CrossMods, which are only sold with land as real property, are eligible for financing under the same conventional loan terms as site-built, single-family homes through Fannie Mae and Freddie Mac. The two government-sponsored enterprises (GSEs) teamed up with the manufactured housing industry to develop and finance factory-built housing of similar quality to site-built starter homes but at a more affordable price point. While Fannie Mae has named its mortgage program MH Advantage, Freddie Mac has chosen the name CHOICEHome.

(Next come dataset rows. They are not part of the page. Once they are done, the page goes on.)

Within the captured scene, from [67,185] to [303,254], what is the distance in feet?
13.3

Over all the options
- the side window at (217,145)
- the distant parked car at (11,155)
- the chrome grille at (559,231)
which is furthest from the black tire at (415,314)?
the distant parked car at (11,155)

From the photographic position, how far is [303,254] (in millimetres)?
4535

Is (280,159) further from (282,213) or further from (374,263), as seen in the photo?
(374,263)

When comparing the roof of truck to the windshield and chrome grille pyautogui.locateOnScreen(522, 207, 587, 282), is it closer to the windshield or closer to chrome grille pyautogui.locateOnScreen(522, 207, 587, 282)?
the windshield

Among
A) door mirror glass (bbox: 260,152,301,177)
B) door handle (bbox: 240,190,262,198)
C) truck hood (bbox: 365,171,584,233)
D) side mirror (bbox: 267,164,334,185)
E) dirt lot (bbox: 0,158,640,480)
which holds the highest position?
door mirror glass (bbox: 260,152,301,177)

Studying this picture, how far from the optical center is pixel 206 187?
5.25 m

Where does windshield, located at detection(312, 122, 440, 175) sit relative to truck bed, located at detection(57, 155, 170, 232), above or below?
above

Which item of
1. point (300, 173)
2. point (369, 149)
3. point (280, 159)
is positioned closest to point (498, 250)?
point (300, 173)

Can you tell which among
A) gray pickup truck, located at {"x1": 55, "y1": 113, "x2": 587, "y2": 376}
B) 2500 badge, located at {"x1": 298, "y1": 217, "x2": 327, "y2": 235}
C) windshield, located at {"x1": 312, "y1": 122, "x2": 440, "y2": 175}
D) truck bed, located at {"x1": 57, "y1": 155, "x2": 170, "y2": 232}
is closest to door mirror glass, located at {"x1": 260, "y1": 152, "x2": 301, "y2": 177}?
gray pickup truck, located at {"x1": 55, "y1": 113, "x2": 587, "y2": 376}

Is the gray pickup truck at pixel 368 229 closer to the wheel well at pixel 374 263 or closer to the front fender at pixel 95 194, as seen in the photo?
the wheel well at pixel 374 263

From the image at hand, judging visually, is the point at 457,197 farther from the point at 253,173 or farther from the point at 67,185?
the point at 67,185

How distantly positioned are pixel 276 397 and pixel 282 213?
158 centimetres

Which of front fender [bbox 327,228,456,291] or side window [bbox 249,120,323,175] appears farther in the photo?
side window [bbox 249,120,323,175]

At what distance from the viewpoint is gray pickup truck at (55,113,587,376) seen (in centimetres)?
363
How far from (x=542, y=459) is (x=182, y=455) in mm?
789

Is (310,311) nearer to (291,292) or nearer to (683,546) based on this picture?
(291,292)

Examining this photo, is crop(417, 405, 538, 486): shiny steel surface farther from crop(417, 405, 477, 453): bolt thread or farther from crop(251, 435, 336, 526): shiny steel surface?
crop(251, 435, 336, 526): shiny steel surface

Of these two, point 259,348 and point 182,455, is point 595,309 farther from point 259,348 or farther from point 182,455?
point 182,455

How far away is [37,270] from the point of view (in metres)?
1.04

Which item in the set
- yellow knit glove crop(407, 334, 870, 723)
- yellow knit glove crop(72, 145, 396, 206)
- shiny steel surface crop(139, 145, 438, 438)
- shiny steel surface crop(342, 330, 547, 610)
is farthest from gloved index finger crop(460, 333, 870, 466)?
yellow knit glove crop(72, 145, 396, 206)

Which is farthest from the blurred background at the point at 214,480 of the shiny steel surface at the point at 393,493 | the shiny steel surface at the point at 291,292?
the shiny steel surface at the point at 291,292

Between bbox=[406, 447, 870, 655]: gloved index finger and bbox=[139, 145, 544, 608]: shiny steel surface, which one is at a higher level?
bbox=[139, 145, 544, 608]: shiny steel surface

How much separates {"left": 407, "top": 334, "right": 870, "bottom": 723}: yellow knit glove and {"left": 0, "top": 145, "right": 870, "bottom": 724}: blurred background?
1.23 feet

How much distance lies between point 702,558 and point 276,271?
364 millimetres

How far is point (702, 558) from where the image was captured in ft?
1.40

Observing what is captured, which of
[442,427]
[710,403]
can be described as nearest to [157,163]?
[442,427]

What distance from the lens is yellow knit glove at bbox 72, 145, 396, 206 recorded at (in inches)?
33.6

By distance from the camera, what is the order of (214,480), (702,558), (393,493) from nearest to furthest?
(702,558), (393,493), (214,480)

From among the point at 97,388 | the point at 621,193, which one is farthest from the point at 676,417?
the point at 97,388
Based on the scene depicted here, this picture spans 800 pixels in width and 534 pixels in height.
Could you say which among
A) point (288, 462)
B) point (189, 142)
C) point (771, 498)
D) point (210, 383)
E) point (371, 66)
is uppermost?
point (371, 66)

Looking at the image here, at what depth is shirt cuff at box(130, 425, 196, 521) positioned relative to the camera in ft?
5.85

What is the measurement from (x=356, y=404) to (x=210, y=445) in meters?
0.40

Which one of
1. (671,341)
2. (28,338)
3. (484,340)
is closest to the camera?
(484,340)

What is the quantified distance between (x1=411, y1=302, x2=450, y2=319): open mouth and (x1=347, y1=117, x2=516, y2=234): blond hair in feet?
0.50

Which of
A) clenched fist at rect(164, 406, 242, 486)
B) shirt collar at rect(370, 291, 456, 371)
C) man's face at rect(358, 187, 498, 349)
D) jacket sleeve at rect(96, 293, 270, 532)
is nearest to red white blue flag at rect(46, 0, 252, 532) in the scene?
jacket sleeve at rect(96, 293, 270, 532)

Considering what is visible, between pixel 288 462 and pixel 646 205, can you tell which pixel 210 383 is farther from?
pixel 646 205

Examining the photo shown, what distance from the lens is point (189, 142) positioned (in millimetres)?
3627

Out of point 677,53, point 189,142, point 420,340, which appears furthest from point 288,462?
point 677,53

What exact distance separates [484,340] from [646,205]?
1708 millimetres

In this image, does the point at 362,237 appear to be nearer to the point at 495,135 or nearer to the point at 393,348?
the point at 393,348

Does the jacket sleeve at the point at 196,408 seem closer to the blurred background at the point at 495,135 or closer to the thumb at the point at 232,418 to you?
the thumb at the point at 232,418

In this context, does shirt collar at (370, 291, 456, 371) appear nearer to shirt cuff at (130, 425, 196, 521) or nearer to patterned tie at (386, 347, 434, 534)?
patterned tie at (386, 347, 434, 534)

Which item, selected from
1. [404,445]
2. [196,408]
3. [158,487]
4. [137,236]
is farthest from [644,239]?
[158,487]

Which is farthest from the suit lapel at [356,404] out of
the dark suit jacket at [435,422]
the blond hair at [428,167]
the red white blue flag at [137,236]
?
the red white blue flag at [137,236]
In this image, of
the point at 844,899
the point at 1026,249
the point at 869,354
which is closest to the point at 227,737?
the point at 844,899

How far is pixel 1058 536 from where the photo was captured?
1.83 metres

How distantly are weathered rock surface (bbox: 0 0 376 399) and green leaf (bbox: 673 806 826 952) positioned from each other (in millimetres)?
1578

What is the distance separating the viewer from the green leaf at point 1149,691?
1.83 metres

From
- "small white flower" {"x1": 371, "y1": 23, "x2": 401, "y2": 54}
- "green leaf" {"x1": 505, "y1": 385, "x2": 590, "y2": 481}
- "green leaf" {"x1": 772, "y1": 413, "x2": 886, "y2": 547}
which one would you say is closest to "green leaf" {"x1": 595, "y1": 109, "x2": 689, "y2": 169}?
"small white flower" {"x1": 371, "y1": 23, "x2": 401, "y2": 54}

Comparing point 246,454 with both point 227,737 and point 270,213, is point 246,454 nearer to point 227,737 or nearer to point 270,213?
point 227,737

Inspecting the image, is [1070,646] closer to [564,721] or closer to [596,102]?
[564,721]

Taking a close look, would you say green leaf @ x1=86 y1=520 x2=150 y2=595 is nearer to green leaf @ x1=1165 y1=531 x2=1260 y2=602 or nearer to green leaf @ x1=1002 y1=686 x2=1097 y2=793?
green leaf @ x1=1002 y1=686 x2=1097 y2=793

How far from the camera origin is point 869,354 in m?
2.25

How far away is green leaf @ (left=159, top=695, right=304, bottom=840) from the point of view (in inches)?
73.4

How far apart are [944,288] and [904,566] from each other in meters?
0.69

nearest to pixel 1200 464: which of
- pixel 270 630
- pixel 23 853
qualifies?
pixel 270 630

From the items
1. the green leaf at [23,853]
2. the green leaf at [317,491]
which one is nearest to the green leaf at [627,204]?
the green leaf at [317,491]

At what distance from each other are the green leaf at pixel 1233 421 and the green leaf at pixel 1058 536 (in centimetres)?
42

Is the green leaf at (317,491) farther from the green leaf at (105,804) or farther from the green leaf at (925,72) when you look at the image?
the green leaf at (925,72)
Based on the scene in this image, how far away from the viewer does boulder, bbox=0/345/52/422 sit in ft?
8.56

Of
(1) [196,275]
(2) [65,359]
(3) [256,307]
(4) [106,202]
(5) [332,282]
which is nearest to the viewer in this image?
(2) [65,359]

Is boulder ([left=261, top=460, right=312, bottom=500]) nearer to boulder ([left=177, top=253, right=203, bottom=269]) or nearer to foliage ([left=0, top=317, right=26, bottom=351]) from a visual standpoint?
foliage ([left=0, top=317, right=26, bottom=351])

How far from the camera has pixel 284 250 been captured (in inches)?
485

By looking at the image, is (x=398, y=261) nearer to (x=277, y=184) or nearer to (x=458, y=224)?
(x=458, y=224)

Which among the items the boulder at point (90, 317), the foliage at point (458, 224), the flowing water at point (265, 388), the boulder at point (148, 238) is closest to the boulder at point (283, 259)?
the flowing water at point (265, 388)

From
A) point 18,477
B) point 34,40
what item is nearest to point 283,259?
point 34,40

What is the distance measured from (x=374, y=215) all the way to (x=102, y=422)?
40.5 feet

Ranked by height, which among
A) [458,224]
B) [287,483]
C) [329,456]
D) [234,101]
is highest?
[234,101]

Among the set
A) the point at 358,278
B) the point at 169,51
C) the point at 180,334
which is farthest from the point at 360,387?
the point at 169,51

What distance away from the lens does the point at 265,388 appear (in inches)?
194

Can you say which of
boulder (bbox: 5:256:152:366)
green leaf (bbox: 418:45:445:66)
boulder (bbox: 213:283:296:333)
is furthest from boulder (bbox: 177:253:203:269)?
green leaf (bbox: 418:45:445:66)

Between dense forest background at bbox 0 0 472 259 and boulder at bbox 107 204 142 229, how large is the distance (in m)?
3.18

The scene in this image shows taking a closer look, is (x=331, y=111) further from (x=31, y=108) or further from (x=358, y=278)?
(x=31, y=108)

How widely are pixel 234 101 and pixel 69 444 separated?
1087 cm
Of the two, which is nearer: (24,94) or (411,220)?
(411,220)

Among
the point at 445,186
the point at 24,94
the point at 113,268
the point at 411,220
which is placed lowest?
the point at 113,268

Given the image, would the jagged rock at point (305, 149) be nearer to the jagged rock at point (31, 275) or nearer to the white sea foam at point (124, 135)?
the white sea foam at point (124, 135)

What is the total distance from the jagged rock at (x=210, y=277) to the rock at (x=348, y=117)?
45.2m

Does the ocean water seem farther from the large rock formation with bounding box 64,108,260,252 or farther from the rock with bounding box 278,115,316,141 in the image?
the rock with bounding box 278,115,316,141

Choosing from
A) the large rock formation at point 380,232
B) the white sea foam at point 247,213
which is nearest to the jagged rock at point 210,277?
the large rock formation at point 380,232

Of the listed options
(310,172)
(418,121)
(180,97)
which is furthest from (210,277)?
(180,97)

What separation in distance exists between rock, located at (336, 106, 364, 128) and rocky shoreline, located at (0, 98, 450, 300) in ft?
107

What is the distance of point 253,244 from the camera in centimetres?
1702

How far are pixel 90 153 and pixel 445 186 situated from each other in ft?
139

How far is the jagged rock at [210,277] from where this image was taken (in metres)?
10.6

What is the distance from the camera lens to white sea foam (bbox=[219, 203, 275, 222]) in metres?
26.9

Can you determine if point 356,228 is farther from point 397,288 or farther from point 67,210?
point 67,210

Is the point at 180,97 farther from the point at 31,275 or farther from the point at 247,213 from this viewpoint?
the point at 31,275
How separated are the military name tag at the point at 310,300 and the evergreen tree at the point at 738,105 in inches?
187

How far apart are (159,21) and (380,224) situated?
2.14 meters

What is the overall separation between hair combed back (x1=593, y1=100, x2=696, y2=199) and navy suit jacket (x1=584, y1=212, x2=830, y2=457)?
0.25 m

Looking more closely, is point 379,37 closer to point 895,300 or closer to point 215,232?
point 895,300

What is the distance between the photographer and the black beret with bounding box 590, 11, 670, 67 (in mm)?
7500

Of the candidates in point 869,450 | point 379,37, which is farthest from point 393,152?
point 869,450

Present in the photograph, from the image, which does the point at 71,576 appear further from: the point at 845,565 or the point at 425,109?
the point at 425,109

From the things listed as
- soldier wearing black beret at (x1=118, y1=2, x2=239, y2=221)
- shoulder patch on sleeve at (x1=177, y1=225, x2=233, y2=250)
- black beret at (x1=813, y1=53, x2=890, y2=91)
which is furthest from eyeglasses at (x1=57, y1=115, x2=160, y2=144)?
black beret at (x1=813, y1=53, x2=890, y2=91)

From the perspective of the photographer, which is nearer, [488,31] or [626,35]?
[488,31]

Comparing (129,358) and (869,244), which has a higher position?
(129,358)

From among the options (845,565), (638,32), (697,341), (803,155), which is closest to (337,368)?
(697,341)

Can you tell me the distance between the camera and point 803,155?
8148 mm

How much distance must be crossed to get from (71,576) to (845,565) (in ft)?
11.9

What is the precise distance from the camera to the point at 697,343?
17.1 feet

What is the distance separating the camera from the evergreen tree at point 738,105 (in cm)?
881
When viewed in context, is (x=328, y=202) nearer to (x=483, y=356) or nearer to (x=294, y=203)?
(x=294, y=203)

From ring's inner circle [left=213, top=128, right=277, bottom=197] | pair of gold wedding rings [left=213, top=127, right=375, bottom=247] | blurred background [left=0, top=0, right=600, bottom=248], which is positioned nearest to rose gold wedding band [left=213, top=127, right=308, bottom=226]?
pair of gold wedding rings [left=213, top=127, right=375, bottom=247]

“The GSE loan programs offer a rare opportunity for the MH industry to grow from representing only 9 percent of all new home sales annually,” said Dave Busche, director of business development central region at Skyline Champion Homes. “MH finally has the chance to enter into mainstream homebuilding and really participate in the affordable housing solution.”
“You also need a mix of FHA (Federal Housing Administration) and VA (Veterans Affairs) loan products along with the conventional loans being financed by Fannie and Freddie,” said Arp. “You can’t just offer conventional financing in a development like this. A CrossMod that qualifies under the MH Advantage or CHOICEHome programs can qualify for an FHA or VA loan. It is just less likely to make value on an appraisal, and the interest rate would be higher when compared with site-built homes. But the real difference is about $2,000 to $3,000 in added closing costs from cost surcharges such as points.”
Arp’s least expensive floor plan starts at $185,000 with no options or upgrades. The majority of homes in the development will be priced between $200,000 and $230,000. Lot size is one acre while home sizes range from 1,113 to 1,789 square feet.
“Developers choosing a subdivision model similar to production homebuilding on a typical 1/8-acre lot could probably reduce these prices by about $15,000 to $18,000,” Arp said.